Integra Cranial Access Kit Packaging Defect Compromises Sterility

Plain-English summary

Integra LifeSciences Corp. is recalling 180 units of the Integra® Cranial Access Kit (Catalog Number INS7280) used for access to the subarachnoid space or lateral ventricles of the brain during neurosurgery.

A defect in the outer packaging can cause the packaging to split without additional external force, compromising the sterility of the device. Non-sterile instruments in neurosurgical procedures create a risk of infection and contamination.

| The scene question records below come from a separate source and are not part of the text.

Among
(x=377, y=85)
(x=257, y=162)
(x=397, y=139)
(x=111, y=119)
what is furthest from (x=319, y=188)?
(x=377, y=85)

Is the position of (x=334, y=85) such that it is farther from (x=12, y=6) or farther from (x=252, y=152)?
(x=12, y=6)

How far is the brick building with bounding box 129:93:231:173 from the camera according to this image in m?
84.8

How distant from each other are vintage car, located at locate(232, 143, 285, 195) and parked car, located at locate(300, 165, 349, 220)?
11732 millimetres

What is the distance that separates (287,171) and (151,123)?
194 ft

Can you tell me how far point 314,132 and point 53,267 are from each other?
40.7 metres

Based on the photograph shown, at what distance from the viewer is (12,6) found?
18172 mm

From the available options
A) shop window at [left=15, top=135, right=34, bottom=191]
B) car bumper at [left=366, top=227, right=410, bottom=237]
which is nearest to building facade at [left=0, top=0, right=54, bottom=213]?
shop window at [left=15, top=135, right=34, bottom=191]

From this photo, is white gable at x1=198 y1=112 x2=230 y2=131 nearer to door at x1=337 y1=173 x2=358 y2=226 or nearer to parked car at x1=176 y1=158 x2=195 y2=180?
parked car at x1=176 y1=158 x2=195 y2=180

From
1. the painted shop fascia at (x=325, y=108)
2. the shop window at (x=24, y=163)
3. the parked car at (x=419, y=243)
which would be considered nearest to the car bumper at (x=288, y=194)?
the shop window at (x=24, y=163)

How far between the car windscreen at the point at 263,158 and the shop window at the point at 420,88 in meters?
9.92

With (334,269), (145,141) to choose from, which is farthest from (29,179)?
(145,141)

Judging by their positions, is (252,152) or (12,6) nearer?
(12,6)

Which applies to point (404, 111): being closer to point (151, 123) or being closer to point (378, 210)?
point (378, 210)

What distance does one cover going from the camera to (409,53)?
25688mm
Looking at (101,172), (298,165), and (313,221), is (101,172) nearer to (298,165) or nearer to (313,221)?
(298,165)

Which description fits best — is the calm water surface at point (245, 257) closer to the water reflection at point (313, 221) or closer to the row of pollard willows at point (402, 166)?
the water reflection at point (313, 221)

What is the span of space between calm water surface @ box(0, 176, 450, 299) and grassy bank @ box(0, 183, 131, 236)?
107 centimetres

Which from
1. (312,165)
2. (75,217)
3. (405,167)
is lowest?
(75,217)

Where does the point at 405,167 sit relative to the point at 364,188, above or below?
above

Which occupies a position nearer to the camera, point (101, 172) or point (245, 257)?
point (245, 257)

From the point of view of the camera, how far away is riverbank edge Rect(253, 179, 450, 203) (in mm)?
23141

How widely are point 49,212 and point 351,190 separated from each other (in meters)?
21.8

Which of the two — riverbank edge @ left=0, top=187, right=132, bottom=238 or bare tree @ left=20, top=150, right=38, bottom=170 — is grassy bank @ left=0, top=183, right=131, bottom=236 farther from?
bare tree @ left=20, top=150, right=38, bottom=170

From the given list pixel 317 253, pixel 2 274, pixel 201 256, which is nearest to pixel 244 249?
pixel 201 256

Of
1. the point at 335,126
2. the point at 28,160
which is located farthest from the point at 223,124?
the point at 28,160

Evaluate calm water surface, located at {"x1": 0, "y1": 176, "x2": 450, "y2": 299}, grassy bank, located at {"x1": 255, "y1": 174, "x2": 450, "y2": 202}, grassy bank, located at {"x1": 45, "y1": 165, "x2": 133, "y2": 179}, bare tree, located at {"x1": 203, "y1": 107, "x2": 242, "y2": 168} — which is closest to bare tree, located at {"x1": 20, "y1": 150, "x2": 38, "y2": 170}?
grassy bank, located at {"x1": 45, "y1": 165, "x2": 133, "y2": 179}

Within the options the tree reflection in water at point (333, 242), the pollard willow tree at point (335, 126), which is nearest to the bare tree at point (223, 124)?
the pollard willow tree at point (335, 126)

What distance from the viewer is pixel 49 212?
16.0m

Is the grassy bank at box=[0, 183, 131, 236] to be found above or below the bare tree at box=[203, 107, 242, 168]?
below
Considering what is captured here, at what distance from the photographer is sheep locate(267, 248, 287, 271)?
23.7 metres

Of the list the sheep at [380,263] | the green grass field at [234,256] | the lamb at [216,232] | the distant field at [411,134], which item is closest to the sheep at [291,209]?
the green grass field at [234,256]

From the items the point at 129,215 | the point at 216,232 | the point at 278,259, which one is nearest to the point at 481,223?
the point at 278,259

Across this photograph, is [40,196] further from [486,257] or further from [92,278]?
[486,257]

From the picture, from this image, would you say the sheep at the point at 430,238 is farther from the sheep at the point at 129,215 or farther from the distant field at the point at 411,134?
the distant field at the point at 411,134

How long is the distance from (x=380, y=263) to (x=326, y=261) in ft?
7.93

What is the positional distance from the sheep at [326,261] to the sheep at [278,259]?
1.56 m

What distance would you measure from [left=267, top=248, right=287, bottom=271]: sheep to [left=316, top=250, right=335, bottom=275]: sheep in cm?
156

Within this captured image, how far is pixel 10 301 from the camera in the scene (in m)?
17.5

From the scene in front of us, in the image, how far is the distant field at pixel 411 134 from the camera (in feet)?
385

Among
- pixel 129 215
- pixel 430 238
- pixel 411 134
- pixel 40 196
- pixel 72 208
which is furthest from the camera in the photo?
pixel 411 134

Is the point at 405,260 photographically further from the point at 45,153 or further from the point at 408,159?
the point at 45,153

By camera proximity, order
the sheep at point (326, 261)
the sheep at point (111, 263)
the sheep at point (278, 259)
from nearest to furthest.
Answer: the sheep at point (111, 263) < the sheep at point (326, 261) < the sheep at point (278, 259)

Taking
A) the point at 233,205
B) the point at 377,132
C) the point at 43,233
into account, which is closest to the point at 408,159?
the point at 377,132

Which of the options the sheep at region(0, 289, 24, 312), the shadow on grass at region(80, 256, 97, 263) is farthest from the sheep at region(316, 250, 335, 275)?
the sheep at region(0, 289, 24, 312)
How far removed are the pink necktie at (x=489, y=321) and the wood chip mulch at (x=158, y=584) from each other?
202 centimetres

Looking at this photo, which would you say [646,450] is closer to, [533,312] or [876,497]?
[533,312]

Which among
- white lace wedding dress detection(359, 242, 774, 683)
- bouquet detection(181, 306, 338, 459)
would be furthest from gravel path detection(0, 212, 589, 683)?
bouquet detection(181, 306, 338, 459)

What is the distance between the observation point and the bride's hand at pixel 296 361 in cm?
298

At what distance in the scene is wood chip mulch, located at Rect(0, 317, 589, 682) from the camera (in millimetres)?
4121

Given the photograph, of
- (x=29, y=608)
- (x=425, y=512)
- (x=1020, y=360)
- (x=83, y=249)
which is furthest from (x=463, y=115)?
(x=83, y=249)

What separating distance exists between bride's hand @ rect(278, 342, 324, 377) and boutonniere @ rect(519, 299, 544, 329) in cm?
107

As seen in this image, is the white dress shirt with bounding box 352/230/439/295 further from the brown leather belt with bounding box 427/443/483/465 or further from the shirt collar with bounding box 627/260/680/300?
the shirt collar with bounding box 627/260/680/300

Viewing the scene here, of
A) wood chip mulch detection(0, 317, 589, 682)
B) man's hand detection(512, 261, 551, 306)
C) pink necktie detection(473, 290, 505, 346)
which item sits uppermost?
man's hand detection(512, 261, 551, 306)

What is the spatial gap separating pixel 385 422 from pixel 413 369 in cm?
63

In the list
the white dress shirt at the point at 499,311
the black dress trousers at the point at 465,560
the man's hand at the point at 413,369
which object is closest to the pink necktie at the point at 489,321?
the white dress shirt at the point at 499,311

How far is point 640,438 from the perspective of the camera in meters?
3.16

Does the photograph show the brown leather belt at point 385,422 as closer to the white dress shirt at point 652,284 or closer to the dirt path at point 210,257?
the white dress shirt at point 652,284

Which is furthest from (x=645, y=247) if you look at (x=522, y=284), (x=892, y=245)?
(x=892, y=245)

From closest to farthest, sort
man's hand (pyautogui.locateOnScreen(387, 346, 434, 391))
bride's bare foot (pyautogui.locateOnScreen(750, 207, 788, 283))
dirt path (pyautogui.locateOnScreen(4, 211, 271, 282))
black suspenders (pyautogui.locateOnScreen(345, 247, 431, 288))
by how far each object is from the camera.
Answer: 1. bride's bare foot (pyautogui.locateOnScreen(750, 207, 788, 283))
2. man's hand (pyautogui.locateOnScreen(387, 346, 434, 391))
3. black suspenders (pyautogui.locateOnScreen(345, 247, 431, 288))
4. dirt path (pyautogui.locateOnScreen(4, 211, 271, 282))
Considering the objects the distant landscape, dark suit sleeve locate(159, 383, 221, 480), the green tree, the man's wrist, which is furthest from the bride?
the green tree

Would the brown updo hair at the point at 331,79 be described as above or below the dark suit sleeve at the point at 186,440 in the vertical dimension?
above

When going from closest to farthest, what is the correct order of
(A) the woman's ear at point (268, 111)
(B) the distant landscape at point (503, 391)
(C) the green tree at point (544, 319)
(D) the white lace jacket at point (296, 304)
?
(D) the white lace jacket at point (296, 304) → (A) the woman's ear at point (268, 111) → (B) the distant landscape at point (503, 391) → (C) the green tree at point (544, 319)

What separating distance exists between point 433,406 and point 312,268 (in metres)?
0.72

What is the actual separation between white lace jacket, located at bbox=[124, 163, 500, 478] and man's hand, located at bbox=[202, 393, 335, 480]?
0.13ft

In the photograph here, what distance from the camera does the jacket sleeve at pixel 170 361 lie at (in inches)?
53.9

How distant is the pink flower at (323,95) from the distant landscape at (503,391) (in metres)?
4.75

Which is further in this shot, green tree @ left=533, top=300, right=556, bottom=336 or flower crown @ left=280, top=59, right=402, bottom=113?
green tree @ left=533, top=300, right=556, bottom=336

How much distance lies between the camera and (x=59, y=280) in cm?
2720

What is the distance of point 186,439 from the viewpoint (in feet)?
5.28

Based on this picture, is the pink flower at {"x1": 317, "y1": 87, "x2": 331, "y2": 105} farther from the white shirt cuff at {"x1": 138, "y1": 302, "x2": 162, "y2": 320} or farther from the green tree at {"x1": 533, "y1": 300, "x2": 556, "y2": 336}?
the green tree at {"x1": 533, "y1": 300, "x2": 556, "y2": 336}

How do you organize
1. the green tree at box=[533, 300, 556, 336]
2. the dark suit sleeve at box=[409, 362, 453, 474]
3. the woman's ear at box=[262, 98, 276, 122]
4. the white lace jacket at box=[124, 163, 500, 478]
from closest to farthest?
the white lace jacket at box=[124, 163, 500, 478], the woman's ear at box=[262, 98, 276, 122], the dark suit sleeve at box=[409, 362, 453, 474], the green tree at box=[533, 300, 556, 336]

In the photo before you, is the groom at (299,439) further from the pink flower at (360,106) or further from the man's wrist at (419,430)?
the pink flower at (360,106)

The affected units were distributed worldwide, including throughout the United States and to Argentina, Australia, Belgium, Canada, Chile, France, Ireland, Israel, South Africa, and the United Kingdom. The affected lot numbers are 6788735 (expiration 1-Mar-25) and 7078240 (expiration 1-May-25).

Healthcare facilities and users who have these kits should immediately discontinue use, quarantine the affected units, and contact Integra LifeSciences Corp. for return and replacement instructions.

The recalled product

Product

Integra¿ Cranial Access Kit-For access to the subarachnoid space or the lateral ventricles of the brain. Catalog Number: INS7280

Manufacturer

Integra LifeSciences Corp.

Category

Medical Device — Surgical / Neurosurgical

Hazard

• packaging-defect
• sterility-compromise

Is your product affected?

Check your packaging against the codes below. If any of them match, the product is part of this recall.

Distribution

Distributed nationwide across the United States.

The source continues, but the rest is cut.